§ **Page excerpt**:
1 files changed, 303 insertions, 45 deletions

diff --git a/crates/hir/src/term_search/tactics.rs b/crates/hir/src/term_search/tactics.rs
index 34ff420a81..2a9d0d8451 100644
--- a/crates/hir/src/term_search/tactics.rs
+++ b/crates/hir/src/term_search/tactics.rs

@@ -8,7 +8,8 @@

//! * `goal` - Term search target type

//! And they return iterator that yields type trees that unify with the `goal` type.

-use hir_def::generics::TypeOrConstParamData;

+use std::iter;

use hir_ty::db::HirDatabase;

use hir_ty::mir::BorrowKind;

use hir_ty::TyBuilder;

@@ -16,8 +17,8 @@ use itertools::Itertools;

use rustc_hash::FxHashSet;

use crate::{

- Adt, AssocItem, Enum, GenericParam, HasVisibility, Impl, Module, ModuleDef, ScopeDef, Type,

- Variant,

+ Adt, AssocItem, Enum, GenericDef, GenericParam, HasVisibility, Impl, Module, ModuleDef,

+ ScopeDef, Type, Variant,

};

use crate::term_search::TypeTree;

@@ -78,7 +79,7 @@ pub(super) fn trivial<'a>(

lookup.insert(ty.clone(), std::iter::once(tt.clone()));

// Don't suggest local references as they are not valid for return

- if matches!(tt, TypeTree::Local(_)) && ty.is_reference() {

+ if matches!(tt, TypeTree::Local(_)) && ty.contains_reference(db) {

return None;

}

@@ -113,37 +114,67 @@ pub(super) fn type_constructor<'a>(

variant: Variant,

goal: &Type,

) -> Vec<(Type, Vec<TypeTree>)> {

- let generics = db.generic_params(variant.parent_enum(db).id.into());

+ let generics = GenericDef::from(variant.parent_enum(db));

+ // Ignore unstable variants

+ if variant.is_unstable(db) {

+ return Vec::new();

+ }

// Ignore enums with const generics

- if generics

- .type_or_consts

- .values()

- .any(|it| matches!(it, TypeOrConstParamData::ConstParamData(_)))

- {

+ if !generics.const_params(db).is_empty() {

return Vec::new();

}

// We currently do not check lifetime bounds so ignore all types that have something to do

// with them

- if !generics.lifetimes.is_empty() {

+ if !generics.lifetime_params(db).is_empty() {

+ return Vec::new();

+ }

+ // Only account for stable type parameters for now

+ let type_params = generics.type_params(db);

+ // Only account for stable type parameters for now, unstable params can be default

+ // tho, for example in `Box<T, #[unstable] A: Allocator>`

+ if type_params.iter().any(|it| it.is_unstable(db) && it.default(db).is_none()) {

return Vec::new();

}

+ let non_default_type_params_len =

+ type_params.iter().filter(|it| it.default(db).is_none()).count();

let generic_params = lookup

.iter_types()

.collect::<Vec<_>>() // Force take ownership

.into_iter()

- .permutations(generics.type_or_consts.len());

+ .permutations(non_default_type_params_len);

generic_params

.filter_map(|generics| {

+ // Insert default type params

+ let mut g = generics.into_iter();

+ let generics: Vec<_> = type_params

+ .iter()

§ **Exercise set**:
[1] What are all the hunk header lines (those beginning with @@) in the diff above?
[2] How many lines of the listing below contain the word "cracked"? Reply with the number only.
The listing below has no connection to the diff above.

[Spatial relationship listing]
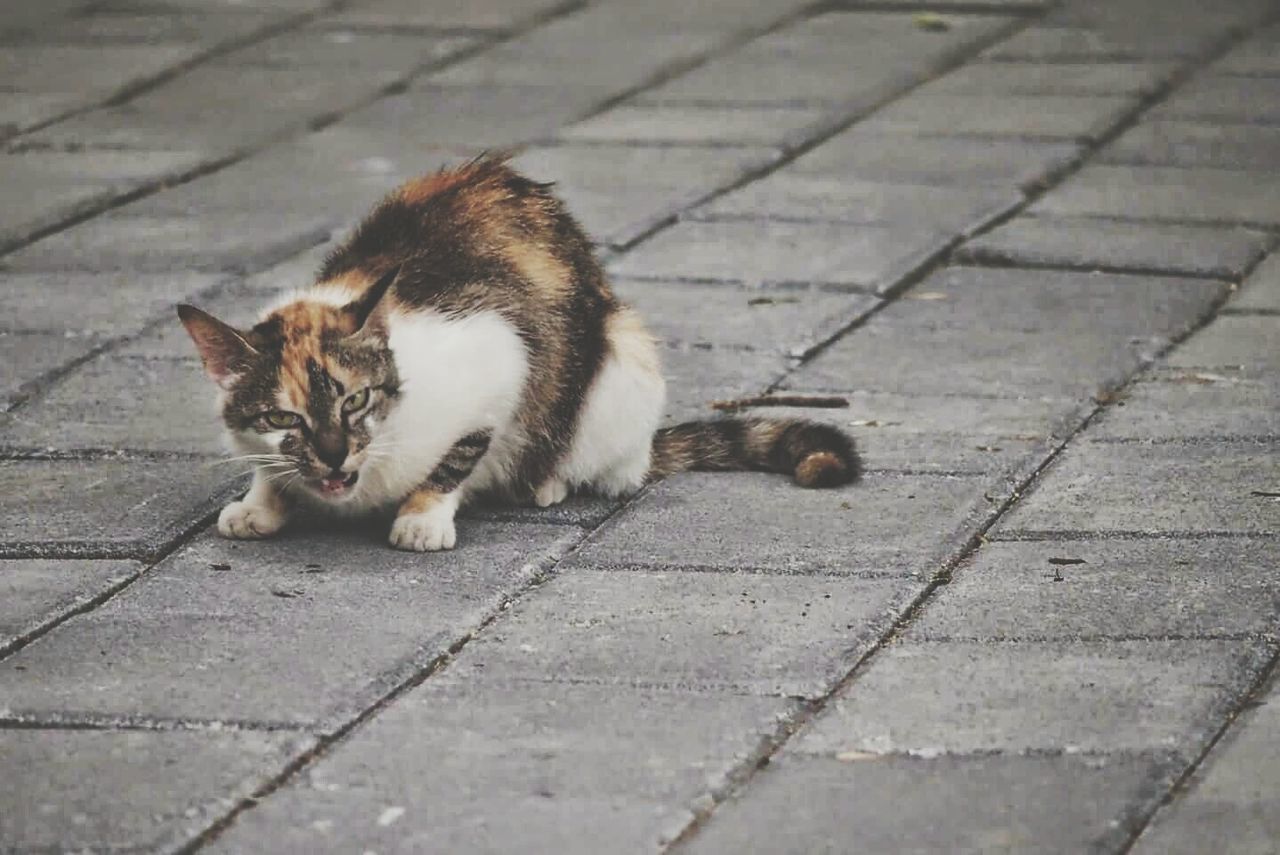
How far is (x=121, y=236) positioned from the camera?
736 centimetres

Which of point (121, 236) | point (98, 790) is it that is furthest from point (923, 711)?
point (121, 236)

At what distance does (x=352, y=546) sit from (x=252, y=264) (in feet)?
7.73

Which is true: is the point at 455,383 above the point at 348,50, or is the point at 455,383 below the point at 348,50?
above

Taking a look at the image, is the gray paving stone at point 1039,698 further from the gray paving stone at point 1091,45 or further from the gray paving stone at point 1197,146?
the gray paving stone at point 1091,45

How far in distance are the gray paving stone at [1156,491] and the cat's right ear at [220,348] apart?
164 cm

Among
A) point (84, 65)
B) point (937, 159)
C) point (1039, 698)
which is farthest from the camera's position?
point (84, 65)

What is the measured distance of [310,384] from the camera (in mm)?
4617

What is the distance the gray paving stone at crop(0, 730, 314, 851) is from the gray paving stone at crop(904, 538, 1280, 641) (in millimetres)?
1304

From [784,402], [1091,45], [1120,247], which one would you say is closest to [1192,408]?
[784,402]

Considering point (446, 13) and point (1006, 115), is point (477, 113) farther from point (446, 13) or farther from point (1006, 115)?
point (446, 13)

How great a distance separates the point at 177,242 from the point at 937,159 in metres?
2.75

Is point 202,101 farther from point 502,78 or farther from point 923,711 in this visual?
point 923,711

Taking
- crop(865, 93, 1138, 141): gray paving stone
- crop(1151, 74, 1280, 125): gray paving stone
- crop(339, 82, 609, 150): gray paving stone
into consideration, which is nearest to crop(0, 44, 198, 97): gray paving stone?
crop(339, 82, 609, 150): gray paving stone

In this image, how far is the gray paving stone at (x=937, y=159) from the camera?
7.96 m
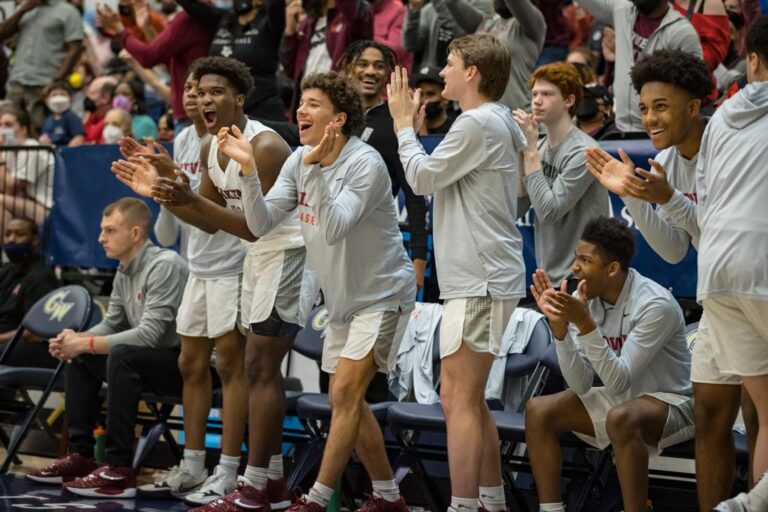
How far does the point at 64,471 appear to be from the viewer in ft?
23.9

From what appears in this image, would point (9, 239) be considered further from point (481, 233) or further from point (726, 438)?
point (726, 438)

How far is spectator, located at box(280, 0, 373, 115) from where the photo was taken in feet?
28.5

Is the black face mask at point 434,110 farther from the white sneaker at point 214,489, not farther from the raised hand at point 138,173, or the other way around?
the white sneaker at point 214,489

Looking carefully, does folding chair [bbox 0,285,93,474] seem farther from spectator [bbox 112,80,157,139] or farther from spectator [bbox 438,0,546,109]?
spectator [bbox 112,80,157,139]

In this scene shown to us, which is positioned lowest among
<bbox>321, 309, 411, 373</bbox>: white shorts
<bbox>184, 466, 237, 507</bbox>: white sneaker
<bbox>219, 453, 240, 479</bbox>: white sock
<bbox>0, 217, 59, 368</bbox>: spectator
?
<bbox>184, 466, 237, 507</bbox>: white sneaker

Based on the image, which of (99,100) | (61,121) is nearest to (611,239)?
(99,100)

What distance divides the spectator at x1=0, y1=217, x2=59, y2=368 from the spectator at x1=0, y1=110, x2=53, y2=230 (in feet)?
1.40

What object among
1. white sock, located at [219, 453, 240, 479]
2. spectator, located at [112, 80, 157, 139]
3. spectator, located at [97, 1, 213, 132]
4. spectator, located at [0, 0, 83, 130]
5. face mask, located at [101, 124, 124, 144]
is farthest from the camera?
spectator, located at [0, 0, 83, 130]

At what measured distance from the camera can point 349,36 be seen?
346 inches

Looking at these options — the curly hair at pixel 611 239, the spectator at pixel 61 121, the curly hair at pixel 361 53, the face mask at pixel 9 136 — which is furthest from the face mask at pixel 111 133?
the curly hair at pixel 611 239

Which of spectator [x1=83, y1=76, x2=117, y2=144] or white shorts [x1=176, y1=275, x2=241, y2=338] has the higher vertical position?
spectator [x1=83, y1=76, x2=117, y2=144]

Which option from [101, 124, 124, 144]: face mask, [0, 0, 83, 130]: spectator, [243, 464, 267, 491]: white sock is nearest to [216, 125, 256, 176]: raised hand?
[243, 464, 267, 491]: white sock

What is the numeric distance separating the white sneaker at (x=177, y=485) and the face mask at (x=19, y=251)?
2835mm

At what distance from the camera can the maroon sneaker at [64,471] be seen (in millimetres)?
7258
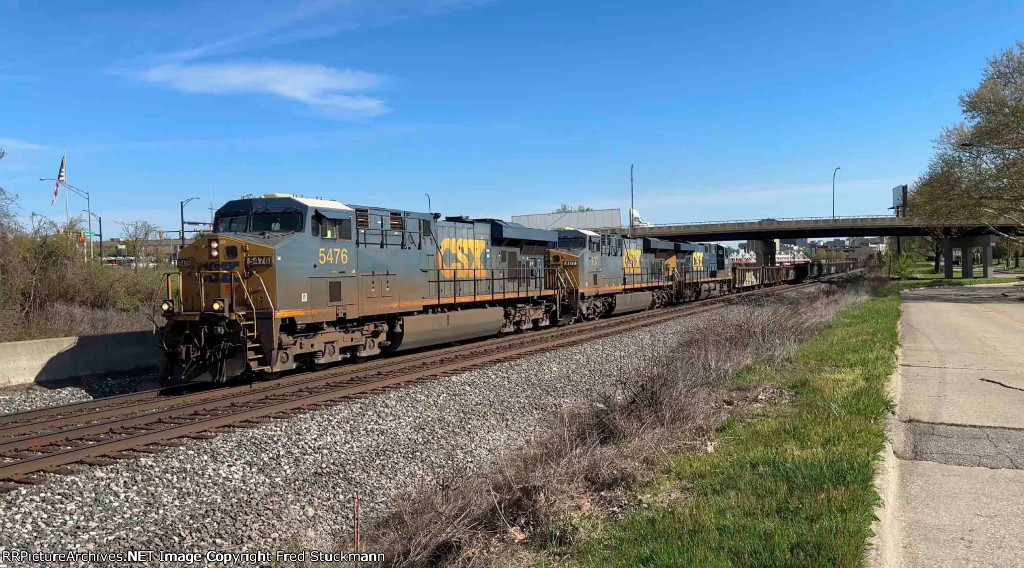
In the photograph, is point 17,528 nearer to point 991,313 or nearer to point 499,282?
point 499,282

...

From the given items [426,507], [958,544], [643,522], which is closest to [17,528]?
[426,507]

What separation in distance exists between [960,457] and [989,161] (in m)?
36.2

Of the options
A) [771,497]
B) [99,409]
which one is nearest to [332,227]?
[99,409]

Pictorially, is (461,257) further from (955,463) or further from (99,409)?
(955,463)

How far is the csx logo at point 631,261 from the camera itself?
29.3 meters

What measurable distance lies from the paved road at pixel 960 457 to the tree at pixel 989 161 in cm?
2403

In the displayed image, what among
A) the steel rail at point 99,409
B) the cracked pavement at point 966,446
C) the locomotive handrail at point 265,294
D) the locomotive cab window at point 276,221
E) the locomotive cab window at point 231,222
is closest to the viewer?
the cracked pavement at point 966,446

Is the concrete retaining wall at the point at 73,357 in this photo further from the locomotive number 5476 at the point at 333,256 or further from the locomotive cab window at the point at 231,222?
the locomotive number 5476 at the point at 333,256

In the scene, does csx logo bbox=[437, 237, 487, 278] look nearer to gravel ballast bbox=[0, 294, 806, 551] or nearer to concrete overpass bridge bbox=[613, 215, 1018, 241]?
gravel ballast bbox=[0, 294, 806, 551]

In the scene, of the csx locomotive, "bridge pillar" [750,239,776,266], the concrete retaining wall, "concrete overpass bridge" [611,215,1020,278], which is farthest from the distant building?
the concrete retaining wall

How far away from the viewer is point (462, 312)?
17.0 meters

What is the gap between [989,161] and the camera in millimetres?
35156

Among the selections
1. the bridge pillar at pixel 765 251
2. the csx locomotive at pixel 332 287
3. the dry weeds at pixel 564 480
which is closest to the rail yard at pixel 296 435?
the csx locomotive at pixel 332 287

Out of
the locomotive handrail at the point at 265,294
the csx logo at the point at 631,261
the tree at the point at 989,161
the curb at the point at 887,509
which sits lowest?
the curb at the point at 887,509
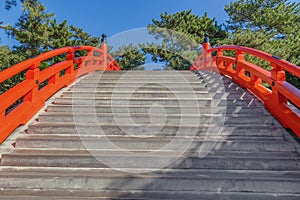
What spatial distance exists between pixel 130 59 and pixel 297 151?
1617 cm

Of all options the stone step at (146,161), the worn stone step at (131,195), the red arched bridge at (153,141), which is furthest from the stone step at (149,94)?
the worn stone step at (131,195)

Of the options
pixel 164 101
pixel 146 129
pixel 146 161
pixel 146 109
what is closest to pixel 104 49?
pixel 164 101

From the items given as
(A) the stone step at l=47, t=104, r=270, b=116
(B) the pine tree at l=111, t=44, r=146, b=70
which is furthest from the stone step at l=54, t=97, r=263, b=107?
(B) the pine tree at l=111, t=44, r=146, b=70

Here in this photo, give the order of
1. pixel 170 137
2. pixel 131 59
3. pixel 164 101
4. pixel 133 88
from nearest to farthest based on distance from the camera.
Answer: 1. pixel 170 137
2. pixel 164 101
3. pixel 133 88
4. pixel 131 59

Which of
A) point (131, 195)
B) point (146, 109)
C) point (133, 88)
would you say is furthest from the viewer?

§ **The responses**:
[1]
@@ -8,7 +8,8 @@
@@ -16,8 +17,8 @@ use itertools::Itertools;
@@ -78,7 +79,7 @@ pub(super) fn trivial<'a>(
@@ -113,37 +114,67 @@ pub(super) fn type_constructor<'a>(

[2] 2